[Saved data entries]
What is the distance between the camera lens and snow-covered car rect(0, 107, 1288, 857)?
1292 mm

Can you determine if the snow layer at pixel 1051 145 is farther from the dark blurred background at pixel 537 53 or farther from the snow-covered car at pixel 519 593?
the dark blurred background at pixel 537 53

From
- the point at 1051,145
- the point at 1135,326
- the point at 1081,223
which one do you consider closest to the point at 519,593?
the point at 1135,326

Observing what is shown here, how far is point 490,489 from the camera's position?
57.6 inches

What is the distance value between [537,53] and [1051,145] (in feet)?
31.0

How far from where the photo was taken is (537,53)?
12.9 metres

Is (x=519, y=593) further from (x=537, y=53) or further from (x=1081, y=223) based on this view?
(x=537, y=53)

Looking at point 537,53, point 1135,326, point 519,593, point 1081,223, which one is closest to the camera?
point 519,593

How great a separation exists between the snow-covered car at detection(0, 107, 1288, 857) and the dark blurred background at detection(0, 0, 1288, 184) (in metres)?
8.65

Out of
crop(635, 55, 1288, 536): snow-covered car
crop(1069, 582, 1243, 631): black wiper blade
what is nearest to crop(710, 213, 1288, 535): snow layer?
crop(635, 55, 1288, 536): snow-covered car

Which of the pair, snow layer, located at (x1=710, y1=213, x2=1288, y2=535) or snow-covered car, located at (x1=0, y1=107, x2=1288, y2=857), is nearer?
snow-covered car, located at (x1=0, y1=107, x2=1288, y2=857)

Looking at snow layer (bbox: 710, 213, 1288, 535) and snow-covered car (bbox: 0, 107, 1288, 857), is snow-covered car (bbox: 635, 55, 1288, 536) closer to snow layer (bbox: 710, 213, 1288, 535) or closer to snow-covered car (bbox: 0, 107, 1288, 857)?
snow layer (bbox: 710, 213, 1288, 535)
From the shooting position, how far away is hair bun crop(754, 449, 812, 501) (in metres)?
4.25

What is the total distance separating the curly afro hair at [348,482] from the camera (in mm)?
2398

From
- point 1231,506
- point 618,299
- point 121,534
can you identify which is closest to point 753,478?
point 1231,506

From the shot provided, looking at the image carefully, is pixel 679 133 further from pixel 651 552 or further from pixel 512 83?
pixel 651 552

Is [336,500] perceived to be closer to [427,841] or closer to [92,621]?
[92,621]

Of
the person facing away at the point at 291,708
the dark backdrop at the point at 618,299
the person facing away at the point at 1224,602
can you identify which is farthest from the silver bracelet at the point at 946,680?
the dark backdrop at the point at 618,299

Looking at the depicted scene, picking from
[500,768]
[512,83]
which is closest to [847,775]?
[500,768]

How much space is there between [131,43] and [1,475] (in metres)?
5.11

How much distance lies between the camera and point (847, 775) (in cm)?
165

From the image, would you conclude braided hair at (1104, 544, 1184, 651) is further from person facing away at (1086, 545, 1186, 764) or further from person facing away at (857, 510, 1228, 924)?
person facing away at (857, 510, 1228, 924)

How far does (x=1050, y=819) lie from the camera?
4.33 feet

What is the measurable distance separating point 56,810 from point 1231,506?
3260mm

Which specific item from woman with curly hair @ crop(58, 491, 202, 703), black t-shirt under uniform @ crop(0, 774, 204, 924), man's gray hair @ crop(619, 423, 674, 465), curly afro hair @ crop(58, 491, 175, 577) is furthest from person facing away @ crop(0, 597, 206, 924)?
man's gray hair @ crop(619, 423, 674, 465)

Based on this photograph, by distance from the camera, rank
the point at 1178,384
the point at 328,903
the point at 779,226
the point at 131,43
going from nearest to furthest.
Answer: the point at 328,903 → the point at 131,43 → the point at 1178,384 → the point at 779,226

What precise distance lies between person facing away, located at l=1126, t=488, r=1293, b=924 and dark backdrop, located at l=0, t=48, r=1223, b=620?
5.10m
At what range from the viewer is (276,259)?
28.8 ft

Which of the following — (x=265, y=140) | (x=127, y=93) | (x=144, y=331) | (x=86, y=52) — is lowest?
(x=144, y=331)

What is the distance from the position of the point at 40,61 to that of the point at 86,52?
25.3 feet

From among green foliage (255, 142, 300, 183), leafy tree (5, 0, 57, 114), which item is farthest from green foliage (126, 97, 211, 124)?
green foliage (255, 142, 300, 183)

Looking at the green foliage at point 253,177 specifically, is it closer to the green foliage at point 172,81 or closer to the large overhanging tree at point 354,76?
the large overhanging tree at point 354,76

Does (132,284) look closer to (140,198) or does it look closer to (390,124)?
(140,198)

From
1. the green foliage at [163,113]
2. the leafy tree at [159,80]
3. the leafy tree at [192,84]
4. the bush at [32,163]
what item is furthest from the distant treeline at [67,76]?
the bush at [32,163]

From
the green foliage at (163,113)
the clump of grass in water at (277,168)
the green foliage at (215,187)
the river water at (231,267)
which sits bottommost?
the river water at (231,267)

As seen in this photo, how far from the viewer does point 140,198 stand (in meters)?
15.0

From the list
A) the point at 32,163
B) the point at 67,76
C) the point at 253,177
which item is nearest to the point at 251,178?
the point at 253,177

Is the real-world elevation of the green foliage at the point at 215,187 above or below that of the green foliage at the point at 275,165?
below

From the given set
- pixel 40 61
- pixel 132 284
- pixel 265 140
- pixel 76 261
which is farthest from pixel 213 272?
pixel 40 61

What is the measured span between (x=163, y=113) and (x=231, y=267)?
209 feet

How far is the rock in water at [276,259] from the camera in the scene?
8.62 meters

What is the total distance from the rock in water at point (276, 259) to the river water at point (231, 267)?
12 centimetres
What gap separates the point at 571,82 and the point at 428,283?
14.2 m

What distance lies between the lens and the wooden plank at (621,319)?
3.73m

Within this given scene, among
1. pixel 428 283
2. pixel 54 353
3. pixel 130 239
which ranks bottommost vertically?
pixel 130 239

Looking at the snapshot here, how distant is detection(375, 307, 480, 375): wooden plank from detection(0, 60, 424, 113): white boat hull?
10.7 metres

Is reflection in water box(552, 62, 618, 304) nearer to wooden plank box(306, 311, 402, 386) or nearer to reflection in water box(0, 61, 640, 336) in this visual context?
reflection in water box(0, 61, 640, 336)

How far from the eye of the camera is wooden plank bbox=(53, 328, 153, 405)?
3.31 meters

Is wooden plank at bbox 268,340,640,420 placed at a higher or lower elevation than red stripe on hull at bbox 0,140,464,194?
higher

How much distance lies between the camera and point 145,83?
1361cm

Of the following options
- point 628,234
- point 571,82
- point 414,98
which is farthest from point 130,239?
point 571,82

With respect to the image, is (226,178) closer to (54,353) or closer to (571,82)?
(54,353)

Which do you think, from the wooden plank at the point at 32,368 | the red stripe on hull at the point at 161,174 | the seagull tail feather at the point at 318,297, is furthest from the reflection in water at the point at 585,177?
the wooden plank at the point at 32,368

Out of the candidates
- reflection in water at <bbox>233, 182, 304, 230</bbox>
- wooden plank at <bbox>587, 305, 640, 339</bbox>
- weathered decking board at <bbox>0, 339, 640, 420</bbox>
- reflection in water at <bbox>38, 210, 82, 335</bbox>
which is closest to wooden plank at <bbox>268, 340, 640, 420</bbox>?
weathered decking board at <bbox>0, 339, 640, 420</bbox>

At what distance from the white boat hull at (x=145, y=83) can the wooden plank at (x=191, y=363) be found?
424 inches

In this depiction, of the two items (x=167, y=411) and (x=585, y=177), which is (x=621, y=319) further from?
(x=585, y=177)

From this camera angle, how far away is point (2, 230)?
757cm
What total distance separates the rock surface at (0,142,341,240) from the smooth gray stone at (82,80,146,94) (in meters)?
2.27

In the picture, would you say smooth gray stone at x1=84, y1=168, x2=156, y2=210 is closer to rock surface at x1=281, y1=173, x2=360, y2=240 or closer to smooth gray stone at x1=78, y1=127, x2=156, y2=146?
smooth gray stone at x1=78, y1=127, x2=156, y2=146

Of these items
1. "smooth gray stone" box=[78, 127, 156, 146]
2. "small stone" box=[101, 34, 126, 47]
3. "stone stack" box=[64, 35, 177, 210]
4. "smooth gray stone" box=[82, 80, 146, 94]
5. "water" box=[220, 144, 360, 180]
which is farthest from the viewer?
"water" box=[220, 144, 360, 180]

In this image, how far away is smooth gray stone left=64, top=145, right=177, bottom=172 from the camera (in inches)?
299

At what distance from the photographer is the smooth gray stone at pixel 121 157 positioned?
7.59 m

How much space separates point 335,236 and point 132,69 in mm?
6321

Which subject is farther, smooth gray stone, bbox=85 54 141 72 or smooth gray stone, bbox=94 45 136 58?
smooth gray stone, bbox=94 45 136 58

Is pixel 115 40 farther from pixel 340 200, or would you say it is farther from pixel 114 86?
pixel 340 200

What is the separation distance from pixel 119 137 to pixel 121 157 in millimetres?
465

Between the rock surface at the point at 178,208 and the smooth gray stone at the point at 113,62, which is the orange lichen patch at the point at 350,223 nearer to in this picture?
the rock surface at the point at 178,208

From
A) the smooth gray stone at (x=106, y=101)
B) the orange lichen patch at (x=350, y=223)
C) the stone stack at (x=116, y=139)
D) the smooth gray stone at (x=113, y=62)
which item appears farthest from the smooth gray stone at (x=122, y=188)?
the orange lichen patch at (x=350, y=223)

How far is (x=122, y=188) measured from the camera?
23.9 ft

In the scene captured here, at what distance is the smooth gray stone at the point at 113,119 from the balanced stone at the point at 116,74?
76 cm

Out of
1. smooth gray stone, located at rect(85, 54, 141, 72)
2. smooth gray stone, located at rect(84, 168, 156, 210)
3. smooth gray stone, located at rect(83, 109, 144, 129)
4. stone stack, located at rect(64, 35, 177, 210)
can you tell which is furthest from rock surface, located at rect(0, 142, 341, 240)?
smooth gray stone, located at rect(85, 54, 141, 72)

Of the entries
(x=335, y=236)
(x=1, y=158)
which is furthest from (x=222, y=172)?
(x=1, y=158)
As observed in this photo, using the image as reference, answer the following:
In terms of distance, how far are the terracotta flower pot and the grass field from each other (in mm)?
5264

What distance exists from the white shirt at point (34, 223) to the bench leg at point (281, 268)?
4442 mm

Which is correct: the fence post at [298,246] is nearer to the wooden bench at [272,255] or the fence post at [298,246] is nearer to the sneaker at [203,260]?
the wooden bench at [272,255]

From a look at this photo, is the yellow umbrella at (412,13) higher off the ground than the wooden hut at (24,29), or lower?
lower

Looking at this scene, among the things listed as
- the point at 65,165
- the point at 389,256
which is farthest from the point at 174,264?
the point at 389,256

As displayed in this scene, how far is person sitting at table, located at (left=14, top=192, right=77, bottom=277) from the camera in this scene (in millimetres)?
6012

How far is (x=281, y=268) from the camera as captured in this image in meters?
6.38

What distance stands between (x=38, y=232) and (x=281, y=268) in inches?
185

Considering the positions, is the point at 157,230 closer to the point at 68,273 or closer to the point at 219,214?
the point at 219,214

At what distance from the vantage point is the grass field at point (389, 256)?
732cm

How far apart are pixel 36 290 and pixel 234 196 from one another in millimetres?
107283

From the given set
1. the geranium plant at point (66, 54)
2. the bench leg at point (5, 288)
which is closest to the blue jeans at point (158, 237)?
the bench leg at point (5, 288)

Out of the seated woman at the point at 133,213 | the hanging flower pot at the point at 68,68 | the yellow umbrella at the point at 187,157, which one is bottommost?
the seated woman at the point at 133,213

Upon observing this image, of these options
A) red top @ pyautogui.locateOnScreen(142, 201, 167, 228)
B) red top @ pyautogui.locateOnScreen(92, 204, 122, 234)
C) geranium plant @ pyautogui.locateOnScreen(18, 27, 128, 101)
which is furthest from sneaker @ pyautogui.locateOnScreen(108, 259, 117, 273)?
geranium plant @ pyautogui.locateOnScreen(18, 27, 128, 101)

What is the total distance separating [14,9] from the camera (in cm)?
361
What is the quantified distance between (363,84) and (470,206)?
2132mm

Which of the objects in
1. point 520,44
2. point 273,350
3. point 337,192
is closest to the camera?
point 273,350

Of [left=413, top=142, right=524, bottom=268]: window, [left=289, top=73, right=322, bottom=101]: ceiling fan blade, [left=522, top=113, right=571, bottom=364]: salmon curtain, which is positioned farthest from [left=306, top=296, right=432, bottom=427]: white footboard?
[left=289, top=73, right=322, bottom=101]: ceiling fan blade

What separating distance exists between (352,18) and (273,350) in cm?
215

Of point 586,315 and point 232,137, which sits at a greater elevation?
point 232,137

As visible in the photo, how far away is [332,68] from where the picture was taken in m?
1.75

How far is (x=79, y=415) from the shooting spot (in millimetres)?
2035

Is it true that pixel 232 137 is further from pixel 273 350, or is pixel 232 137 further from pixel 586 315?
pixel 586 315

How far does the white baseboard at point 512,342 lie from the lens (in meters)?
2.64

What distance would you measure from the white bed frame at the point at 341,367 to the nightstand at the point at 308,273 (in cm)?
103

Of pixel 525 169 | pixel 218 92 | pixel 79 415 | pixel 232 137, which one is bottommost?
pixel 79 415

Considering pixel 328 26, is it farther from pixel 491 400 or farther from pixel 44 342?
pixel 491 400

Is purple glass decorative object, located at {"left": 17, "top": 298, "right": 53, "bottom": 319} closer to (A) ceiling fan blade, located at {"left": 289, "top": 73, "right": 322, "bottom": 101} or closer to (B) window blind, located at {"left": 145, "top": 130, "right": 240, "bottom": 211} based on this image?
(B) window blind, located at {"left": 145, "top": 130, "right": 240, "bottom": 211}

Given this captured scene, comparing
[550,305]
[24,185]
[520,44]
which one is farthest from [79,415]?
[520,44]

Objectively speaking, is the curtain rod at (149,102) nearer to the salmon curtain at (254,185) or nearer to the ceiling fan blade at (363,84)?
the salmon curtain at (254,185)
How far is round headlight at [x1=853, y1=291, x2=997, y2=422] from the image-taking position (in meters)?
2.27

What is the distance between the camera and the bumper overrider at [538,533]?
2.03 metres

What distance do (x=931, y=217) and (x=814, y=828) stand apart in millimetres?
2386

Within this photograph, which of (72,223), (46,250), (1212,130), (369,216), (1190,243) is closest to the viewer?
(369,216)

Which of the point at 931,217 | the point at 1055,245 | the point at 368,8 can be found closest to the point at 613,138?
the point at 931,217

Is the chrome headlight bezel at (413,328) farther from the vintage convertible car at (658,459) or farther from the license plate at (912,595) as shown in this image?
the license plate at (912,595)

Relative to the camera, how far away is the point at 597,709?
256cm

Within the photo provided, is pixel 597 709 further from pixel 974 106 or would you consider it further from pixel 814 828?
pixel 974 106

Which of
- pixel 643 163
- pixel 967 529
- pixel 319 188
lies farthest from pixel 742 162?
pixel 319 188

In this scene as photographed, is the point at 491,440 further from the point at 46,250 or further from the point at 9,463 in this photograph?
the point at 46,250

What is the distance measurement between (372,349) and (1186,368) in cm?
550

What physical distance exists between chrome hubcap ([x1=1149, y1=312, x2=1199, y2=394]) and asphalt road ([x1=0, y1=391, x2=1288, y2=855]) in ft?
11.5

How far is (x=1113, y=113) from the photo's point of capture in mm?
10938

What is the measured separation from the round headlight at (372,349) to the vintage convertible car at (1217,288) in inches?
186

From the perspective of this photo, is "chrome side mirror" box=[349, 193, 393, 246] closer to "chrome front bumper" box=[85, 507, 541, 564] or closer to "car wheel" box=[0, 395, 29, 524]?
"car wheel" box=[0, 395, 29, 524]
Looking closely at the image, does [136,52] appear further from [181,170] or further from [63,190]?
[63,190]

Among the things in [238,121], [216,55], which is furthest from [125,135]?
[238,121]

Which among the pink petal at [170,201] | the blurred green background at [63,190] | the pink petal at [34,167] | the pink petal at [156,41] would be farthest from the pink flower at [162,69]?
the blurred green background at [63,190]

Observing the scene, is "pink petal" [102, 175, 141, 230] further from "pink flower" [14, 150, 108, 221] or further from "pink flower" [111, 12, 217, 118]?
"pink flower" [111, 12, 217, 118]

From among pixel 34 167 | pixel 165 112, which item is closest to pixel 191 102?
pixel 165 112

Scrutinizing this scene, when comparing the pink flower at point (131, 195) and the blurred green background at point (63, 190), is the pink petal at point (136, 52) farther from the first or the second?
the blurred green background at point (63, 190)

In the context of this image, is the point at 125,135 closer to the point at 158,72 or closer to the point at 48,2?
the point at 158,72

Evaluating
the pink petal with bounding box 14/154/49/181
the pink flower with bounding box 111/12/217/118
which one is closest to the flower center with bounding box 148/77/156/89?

**Description of the task:**
Can you copy out the records, unchanged, from the line with "What is the distance from" through the line with "10.7 metres", including both of those lines?

**Written solution:**
What is the distance from the position of the point at 40,61 to that of the point at 86,52?
25.3 feet

From among green foliage (255, 142, 300, 183), leafy tree (5, 0, 57, 114), which item is farthest from green foliage (126, 97, 211, 124)?
green foliage (255, 142, 300, 183)

Looking at the green foliage at point 253,177 specifically, is it closer to the green foliage at point 172,81 or closer to the large overhanging tree at point 354,76?
the large overhanging tree at point 354,76

Does (132,284) look closer to (140,198) or does it look closer to (390,124)?
(140,198)

From
1. the green foliage at [163,113]
2. the leafy tree at [159,80]
3. the leafy tree at [192,84]
4. the bush at [32,163]
what item is furthest from the distant treeline at [67,76]?
the bush at [32,163]

From
the green foliage at (163,113)
the clump of grass in water at (277,168)
the green foliage at (215,187)
the river water at (231,267)
which sits bottommost?
the river water at (231,267)

As seen in this photo, how far from the viewer does point 140,198 stand (in meters)?
15.0

From the list
A) the point at 32,163
B) the point at 67,76
C) the point at 253,177
which item is nearest to the point at 251,178?
the point at 253,177

Is the real-world elevation of the green foliage at the point at 215,187 above or below that of the green foliage at the point at 275,165?
below

From the given set
- pixel 40 61
- pixel 132 284
- pixel 265 140
- pixel 76 261
which is farthest from pixel 213 272?
pixel 40 61

What is the measured span between (x=163, y=113) and (x=231, y=267)?
209 feet

How far is the rock in water at [276,259] from the camera in the scene?
8.62 meters

What is the total distance from the rock in water at point (276, 259) to the river water at point (231, 267)?
12 centimetres
What gap separates the point at 571,82 and the point at 428,283?
14.2 m

What distance lies between the lens and the wooden plank at (621,319)?
3.73m

Within this given scene, among
1. pixel 428 283
2. pixel 54 353
3. pixel 130 239
which ranks bottommost vertically?
pixel 130 239

Looking at the snapshot here, how distant is detection(375, 307, 480, 375): wooden plank from detection(0, 60, 424, 113): white boat hull?
10.7 metres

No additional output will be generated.